Today the Winston-Salem Journal published the last article in a three-part series on the two major nonprofit health care systems in the Winston-Salem area, Novant and Wake Forest Baptist Medical Center, and this particular installment focused on executive compensation. Here's an excerpt from the article:
Dr. Roy Poses, a clinical associate professor of medicine at Brown University and former physician at three academic medical centers, writes a blog called "Health Care Renewal" in which he frequently tackles the issue of executive compensation…
"The same rationales are cited to justify their treatment — executives are said to have very difficult jobs, and competitive pay is necessary to hire the brilliant people required.
"Left unsaid, however, is how difficult these managerial positions are in comparison to the demanding work and sometimes life-or-death responsibilities of health professionals, how brilliant executives are in comparison to such well-trained professionals, and why the executives deserve competitive pay when other employees may be laid off." (Emphasis mine).
Later in the morning Novant made the following announcement:
Carl Armato, president and chief executive of Novant, said in a memo to employees that the system is eliminating 82 management positions and 207 staff positions, effective immediately. The majority of the eliminated positions are in Novant's Winston-Salem and Charlotte markets…
Armato said there are four main reasons behind the decision.
"We all know there's a national mandate to lower what our nation spends on health care and to make care more affordable," Armato said…
"The poor economy has clearly changed people's behaviors and they are using fewer health-care services, including elective surgeries and outpatient testing, such as diagnostic imaging."
Armato said Medicaid and Medicare reimbursement for services "is dramatically declining. Put simply, we are being paid less for our services and this trend will unfortunately not improve.
"The amount of charity care we provide has increased 200 percent over the past five years.
Pretty nice juxtaposition huh?
Question: If you had to guess, what would you say the odds are that Mr. Amato showed some leadership by taking a voluntary reduction in pay, or even a pay freeze, before deciding to seriously screw with 289 people's lives by laying them off?

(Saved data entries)
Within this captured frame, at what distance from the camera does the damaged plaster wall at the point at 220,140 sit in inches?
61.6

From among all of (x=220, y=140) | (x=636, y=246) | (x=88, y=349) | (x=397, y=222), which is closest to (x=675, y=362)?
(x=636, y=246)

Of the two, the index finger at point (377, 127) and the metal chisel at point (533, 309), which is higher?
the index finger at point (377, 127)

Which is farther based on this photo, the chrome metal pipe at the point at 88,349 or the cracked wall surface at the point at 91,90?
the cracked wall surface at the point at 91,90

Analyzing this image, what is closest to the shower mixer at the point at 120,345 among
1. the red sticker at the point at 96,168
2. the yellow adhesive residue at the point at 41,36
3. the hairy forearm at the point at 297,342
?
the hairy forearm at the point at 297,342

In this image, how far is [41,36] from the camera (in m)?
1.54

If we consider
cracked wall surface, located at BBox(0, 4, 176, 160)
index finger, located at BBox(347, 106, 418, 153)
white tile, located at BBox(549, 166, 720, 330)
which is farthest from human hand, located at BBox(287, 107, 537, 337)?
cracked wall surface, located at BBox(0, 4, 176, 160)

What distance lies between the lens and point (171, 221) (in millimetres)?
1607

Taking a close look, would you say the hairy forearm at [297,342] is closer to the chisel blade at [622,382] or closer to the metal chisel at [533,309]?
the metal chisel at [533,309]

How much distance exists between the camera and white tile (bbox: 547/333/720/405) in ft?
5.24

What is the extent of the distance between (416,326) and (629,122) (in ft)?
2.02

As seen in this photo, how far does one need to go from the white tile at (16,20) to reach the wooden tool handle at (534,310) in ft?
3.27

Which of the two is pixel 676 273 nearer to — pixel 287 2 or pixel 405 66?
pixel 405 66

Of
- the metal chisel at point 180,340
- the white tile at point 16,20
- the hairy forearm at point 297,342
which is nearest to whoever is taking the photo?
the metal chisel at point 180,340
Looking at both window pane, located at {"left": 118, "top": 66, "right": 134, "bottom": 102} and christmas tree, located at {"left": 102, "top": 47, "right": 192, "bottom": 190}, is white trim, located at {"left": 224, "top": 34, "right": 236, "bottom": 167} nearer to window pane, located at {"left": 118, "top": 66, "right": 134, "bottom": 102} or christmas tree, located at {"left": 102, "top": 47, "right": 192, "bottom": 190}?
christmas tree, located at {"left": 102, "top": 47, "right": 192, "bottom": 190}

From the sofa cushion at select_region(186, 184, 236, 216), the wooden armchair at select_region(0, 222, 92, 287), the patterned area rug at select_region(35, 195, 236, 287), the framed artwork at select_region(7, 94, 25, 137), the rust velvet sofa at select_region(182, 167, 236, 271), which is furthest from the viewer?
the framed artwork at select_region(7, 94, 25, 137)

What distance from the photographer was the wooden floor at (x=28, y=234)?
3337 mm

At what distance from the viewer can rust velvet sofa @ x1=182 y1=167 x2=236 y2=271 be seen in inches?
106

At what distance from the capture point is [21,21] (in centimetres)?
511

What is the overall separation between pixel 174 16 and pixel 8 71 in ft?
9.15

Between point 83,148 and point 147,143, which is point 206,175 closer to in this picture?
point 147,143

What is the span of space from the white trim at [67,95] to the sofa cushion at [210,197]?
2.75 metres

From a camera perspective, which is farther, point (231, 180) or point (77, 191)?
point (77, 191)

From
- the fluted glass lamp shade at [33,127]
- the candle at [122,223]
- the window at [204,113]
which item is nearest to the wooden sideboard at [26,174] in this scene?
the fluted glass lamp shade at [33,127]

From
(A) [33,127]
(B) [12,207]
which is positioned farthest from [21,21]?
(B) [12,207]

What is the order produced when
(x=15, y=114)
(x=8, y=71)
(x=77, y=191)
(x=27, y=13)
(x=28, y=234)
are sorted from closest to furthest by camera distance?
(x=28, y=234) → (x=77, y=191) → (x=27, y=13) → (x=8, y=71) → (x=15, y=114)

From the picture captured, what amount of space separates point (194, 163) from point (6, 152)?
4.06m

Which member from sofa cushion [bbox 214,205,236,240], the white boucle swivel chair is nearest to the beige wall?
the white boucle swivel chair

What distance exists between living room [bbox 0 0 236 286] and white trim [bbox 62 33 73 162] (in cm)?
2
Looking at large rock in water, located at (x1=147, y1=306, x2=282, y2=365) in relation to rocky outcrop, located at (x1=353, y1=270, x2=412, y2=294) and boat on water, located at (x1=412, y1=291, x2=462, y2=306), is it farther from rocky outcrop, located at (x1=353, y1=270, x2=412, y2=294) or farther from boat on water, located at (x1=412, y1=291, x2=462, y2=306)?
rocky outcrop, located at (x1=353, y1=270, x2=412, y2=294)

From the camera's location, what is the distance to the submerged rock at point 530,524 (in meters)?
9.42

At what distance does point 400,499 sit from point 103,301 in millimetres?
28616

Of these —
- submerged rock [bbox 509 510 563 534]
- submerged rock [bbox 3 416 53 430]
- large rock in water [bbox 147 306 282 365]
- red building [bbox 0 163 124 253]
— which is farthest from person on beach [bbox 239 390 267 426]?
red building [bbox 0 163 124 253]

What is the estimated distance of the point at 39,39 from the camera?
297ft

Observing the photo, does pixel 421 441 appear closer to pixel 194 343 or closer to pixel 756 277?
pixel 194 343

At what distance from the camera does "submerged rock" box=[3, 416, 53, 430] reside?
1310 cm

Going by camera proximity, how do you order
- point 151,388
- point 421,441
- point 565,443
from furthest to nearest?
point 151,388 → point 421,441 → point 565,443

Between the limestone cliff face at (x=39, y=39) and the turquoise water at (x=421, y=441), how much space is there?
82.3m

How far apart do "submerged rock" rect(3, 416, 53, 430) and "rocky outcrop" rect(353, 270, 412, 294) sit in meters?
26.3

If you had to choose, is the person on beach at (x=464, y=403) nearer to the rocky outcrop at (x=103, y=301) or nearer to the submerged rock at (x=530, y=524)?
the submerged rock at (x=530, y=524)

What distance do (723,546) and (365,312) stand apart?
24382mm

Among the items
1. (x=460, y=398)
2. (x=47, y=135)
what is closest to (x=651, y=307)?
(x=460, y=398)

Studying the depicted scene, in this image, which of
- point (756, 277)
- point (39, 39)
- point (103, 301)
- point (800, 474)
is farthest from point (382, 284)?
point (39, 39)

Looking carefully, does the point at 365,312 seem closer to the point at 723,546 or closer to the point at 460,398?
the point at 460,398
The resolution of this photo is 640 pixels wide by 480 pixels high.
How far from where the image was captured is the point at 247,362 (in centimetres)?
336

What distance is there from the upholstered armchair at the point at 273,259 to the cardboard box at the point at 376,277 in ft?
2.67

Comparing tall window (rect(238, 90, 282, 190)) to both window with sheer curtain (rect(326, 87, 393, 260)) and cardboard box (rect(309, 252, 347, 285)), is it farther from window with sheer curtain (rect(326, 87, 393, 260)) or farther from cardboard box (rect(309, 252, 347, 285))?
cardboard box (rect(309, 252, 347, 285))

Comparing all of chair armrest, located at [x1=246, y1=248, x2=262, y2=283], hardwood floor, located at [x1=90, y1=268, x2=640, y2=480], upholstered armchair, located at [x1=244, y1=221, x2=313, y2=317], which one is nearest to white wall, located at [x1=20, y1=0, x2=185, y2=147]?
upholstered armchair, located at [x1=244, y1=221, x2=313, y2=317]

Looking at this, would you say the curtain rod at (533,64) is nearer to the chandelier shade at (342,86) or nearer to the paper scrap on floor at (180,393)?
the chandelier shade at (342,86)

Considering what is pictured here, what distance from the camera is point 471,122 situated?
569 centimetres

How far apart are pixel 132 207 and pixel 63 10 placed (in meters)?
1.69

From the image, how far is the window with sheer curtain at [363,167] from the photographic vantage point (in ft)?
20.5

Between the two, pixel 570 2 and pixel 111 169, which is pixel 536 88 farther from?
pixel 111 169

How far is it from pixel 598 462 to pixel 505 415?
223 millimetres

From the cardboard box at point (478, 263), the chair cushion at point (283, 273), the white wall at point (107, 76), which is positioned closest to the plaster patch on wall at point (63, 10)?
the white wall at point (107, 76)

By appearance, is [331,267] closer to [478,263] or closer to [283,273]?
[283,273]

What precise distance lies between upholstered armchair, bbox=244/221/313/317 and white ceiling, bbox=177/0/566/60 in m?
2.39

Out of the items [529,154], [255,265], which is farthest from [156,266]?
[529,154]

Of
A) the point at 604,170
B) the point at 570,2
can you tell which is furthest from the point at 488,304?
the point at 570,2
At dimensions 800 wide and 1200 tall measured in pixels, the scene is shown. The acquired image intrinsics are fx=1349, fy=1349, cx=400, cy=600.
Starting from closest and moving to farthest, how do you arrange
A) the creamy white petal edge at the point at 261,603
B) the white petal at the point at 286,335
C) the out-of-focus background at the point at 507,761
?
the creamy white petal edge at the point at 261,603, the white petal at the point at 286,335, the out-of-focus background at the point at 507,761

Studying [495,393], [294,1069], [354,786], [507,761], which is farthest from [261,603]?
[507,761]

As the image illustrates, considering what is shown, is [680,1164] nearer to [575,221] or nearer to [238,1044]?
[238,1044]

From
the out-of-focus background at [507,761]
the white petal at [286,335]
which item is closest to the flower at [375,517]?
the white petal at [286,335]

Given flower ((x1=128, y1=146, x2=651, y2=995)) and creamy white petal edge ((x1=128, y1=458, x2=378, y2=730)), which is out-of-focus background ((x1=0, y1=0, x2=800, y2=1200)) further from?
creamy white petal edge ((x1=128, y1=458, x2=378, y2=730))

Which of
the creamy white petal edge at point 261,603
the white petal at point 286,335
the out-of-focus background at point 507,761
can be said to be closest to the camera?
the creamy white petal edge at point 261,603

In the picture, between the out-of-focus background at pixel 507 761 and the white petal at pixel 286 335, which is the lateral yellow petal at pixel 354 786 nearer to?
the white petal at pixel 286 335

### List of tasks
**1.** From the post about Novant's layoffs, list the four reasons Carl Armato gives for eliminating the positions.
**2.** Reproduce the passage of the post about Novant's layoffs starting at "Armato said Medicaid" up to and including "laying them off?".

### Answers below
**1.**
- A national mandate to lower health care spending and make care more affordable
- The poor economy, which has led people to use fewer health-care services, including elective surgeries and outpatient testing
- Medicaid and Medicare reimbursement for services is dramatically declining
- The amount of charity care provided has increased 200 percent over the past five years

**2.**
Armato said Medicaid and Medicare reimbursement for services "is dramatically declining. Put simply, we are being paid less for our services and this trend will unfortunately not improve.
"The amount of charity care we provide has increased 200 percent over the past five years.
Pretty nice juxtaposition huh?
Question: If you had to guess, what would you say the odds are that Mr. Amato showed some leadership by taking a voluntary reduction in pay, or even a pay freeze, before deciding to seriously screw with 289 people's lives by laying them off?